崔漪仿若未觉,晃着腿,目光扫过书案上那些古怪物件,语气恢复了平常:“我今晚来,除了看看师兄,还有件事。”她顿了顿,“丽嫔那尊观音像,我让芳苓好生供在东间了。不过,我总觉得那东西摆在那儿,浑身不自在。师兄可知,那玉像……可有什么特别的说法?”
她将话题转得如此自然,仿佛刚才那一番令人心悸的暧昧纠缠从未发生。
攻云谏沉默地看了她片刻,眼底的波澜才渐渐平息下去,重新覆上一层熟悉的、冰冷的沉郁。他移开目光,也看向那堆古籍卷轴,声音恢复了些许平日的低哑:“白玉无暇,观音慈悲。能有什么说法。”他顿了顿,补充道,“不过,丽嫔宫中,曾有一位颇得她信任的老嬷嬷,精于香道与……一些旁门之术。那嬷嬷去年冬天,病死了。”

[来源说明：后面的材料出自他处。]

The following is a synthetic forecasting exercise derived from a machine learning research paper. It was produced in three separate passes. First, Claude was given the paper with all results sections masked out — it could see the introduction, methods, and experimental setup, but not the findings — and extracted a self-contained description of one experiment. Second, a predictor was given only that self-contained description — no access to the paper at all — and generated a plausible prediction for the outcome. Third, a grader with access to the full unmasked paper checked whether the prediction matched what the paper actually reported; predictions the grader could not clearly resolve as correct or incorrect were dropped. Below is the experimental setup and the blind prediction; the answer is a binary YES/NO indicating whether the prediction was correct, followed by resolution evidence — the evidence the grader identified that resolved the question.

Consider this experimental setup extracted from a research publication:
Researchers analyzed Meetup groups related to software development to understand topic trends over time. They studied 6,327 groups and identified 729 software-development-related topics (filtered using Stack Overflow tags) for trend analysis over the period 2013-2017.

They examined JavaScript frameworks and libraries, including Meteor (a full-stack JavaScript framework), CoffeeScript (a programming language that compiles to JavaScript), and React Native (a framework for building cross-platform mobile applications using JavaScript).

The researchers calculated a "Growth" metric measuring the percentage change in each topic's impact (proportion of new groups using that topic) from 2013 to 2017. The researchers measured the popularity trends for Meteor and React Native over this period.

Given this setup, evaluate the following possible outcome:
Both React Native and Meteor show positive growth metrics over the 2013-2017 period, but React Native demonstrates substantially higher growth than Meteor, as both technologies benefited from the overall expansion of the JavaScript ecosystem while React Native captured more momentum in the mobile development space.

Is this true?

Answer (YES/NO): NO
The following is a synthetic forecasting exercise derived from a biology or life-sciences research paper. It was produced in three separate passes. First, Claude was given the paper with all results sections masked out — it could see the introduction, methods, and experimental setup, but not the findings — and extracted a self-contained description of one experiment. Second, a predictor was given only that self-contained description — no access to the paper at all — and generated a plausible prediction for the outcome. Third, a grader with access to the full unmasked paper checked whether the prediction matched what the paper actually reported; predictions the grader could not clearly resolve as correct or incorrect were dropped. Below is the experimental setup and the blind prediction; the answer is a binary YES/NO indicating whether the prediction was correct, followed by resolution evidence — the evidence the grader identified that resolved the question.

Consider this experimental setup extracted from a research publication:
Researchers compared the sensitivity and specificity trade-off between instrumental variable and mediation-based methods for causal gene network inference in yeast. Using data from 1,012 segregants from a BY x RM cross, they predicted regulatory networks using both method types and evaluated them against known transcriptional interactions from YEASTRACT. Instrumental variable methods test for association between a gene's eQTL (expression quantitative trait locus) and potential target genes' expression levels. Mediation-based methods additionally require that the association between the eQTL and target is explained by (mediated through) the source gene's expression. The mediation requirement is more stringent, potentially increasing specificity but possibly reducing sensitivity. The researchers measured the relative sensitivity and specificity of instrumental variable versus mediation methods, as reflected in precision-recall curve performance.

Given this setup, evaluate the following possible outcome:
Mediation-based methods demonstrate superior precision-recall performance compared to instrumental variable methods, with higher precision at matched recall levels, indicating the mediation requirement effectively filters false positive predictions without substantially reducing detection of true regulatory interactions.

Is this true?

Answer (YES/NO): NO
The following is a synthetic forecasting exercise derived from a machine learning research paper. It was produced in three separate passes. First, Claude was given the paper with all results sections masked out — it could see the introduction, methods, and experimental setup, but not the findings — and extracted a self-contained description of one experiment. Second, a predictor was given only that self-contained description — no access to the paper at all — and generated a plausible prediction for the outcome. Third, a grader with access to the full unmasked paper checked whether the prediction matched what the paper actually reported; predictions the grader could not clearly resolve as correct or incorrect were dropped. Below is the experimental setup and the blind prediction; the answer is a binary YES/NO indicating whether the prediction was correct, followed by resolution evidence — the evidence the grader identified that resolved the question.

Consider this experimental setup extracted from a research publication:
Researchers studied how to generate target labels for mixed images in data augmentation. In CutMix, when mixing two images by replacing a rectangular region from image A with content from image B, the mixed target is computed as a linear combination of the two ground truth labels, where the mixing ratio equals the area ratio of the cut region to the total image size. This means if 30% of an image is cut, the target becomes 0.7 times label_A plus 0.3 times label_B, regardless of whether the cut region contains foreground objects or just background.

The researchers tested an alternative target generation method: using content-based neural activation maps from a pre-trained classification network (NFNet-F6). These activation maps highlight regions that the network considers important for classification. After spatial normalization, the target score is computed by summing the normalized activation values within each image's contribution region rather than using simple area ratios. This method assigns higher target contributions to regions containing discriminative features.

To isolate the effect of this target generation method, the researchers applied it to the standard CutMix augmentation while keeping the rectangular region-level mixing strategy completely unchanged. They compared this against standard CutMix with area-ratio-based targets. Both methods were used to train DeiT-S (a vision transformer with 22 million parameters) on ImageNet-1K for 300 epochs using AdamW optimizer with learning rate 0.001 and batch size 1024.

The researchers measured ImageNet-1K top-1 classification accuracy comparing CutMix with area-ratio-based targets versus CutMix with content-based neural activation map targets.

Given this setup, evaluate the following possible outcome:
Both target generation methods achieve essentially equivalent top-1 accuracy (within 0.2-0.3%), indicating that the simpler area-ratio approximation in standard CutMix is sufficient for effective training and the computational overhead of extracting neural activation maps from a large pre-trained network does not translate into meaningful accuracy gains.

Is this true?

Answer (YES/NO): NO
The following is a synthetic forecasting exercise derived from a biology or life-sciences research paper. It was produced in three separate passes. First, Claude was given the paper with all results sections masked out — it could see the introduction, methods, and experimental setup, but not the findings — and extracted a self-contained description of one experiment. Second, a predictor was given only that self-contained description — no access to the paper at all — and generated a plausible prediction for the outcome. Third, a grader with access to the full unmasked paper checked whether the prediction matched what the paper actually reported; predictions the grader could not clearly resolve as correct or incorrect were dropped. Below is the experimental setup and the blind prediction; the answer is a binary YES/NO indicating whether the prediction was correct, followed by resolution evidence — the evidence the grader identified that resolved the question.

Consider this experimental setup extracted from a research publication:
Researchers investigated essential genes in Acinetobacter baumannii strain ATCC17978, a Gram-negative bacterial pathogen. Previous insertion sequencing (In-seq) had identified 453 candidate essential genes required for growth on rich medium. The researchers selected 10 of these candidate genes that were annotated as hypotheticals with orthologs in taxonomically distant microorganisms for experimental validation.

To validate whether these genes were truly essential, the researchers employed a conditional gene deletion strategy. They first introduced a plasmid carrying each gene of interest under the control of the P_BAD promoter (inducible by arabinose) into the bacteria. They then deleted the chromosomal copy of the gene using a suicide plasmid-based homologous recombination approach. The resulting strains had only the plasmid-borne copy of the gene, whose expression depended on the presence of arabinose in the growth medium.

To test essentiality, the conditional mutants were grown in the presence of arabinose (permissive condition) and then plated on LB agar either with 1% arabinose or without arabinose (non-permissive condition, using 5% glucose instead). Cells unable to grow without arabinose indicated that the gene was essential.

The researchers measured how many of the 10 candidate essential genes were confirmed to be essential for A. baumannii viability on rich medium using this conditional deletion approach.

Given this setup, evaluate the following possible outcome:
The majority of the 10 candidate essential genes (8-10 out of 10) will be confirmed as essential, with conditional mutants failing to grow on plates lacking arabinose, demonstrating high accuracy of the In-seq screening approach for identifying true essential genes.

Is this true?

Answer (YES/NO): NO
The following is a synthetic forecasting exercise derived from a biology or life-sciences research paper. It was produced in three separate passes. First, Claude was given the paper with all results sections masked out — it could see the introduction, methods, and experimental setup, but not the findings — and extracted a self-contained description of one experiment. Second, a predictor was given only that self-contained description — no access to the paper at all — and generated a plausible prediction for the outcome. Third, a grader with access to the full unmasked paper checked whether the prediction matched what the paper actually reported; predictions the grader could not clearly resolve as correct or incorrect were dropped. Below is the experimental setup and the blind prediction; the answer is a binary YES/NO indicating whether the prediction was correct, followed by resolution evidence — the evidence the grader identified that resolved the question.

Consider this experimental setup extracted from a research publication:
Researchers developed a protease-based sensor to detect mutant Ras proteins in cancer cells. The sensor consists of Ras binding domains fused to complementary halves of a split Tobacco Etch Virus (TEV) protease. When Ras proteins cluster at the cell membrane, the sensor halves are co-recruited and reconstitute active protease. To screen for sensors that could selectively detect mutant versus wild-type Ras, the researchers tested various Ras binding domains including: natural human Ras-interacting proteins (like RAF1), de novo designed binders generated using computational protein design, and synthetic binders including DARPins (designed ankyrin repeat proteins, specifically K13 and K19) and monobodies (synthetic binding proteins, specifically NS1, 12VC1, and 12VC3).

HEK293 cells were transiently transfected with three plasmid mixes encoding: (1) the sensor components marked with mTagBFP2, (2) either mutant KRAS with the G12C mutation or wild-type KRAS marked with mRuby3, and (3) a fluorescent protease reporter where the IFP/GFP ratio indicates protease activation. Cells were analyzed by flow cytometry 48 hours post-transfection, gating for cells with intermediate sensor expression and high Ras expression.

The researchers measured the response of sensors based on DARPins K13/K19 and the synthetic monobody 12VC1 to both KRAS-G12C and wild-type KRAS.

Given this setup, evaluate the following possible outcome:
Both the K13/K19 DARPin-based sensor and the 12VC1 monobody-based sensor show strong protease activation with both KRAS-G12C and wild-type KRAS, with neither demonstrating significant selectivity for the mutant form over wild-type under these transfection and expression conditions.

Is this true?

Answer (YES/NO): NO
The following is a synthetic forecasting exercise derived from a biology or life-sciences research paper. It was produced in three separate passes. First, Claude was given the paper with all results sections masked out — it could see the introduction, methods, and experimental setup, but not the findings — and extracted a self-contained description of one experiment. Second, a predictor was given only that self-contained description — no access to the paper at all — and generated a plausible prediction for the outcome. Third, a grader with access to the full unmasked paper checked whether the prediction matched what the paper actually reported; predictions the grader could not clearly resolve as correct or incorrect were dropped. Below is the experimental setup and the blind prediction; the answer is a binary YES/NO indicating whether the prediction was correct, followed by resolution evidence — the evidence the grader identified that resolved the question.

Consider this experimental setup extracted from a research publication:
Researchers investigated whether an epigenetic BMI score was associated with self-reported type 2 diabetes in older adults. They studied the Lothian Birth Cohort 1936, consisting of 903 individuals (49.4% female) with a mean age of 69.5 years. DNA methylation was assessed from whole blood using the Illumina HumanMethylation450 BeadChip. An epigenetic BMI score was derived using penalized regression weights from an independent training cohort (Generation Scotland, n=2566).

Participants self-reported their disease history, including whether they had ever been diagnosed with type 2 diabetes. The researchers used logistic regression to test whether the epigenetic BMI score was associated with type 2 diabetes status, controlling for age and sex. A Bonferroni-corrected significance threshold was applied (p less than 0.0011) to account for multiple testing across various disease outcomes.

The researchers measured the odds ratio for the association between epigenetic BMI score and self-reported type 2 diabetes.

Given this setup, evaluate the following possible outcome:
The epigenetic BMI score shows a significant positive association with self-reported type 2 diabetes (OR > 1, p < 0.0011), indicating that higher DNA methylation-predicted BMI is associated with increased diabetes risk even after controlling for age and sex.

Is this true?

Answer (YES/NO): YES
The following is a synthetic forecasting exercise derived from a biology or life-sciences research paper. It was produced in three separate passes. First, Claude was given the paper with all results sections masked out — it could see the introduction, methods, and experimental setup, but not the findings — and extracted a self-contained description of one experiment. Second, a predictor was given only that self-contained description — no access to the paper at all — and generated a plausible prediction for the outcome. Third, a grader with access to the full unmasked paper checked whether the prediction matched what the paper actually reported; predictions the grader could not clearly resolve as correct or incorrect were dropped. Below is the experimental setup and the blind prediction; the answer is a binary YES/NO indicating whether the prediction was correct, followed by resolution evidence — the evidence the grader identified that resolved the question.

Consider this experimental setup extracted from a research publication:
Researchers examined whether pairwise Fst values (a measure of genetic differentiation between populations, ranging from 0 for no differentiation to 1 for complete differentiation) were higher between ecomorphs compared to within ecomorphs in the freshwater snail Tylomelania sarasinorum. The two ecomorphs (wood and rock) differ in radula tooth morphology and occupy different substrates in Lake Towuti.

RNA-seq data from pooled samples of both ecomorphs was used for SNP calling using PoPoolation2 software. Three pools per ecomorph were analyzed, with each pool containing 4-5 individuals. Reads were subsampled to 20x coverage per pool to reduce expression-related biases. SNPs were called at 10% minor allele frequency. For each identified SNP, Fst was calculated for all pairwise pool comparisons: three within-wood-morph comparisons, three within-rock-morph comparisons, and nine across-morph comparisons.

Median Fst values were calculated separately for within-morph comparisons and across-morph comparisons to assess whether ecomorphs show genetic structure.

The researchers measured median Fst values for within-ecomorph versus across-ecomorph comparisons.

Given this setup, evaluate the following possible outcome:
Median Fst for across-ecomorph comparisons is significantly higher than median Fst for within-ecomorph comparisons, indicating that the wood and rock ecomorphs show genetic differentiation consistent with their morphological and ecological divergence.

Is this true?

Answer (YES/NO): YES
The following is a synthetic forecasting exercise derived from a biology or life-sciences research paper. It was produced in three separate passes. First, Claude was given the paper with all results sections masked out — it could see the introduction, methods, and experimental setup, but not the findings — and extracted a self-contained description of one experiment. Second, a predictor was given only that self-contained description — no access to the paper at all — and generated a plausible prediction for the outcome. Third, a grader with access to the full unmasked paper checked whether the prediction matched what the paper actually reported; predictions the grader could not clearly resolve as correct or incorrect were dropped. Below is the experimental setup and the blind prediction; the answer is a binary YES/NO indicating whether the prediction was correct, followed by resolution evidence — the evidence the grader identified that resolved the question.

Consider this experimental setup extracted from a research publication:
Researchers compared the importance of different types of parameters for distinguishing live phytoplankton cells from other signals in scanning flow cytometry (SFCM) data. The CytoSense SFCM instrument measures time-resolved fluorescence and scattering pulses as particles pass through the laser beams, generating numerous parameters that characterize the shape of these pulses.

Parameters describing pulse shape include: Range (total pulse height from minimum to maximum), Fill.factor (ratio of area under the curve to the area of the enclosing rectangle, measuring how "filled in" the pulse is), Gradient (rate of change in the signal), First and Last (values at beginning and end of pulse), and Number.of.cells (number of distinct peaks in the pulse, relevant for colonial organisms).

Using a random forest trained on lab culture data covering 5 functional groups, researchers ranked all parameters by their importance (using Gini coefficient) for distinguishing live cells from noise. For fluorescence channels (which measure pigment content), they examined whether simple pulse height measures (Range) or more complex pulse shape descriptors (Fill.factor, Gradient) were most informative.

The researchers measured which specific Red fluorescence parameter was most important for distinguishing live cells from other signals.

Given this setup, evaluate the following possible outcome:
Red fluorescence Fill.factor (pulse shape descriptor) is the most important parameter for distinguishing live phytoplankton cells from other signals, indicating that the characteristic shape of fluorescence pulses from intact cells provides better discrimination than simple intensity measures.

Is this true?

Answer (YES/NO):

崔漪心领神会。精于香道与旁门之术的老嬷嬷,病死在丽嫔宫中,而丽嫔随后送来一尊需要“供奉”的白玉观音……这其间关联,耐人寻味。
“看来,得想办法让那尊观音,‘自然’地挪个地方才行。”崔漪若有所思。
“不急。”攻云谏淡淡道,手指无意识地拂过自己左脸,触到那毫无遮掩的纹路,动作微不可察地顿了顿,随即若无其事地放下,“你刚入霁月轩,一动不如一静。观音像既已接下,安心供着便是。时日久了,该显形的,自会显形。”
崔漪点点头,知道他说得有理。她跳下书案,走到窗边,看了看外面沉沉的夜色。“我该回去了。出来久了,怕那两个丫头起疑。”
攻云谏也站起身,走到她身边。他比她高出许多,玄色深衣衬得身形挺拔而孤峭,左脸的纹印在昏暗中显得格外诡谲。他没有说话,只是伸出手,替她将微微松脱的蒙面帕子边缘仔细掖好。指尖不可避免地擦过她的脸颊和耳廓,动作很轻,带着一种与方才窘迫截然不同的、近乎珍重的细致。
“小心些。”他低声道,目光落在她明亮狡黠的眼睛上,“墙外窄巷,寅时初与卯时末有侍卫交叉巡视,避开那时辰。”
“知道了。”崔漪应着,任由他替自己整理。等他收回手,她才抬眼看他,忽然又笑了笑,抬手,指尖飞快地掠过他依旧泛着可疑淡红的耳尖,“师兄也早点歇息,别总对着这些破纸烂罐子。瞧你这脸白的,跟抹了十斤粉似的。”
说完,不待他反应,便灵巧地翻出窗外,如同来时一般,悄无声息地融入夜色,几个起落,便消失在国师殿幽深的阴影里。
攻云谏站在窗前,望着她消失的方向,久久未动。夜风穿窗而入,吹动他披散的长发和素黑衣袂。左脸被夜风拂过,带来一丝凉意,也让他清晰感受到纹路的存在。方才被她掌心熨帖过的温热感,似乎还顽固地残留着,与冰凉交织。
他抬手,指尖碰了碰自己的耳尖,又迅速放下。脸上没什么表情,只有眼底深处,那簇幽暗的火苗,在无人看见的黑暗中,无声地、缓慢地燃烧着。
良久,他才转身,走回书案后。目光掠过那个盛着粉膏的黑漆螺钿盒子,停顿一瞬,却没有再去碰它。只是重新拿起那卷暗沉的皮纸,就着跳跃的烛光,看了下去。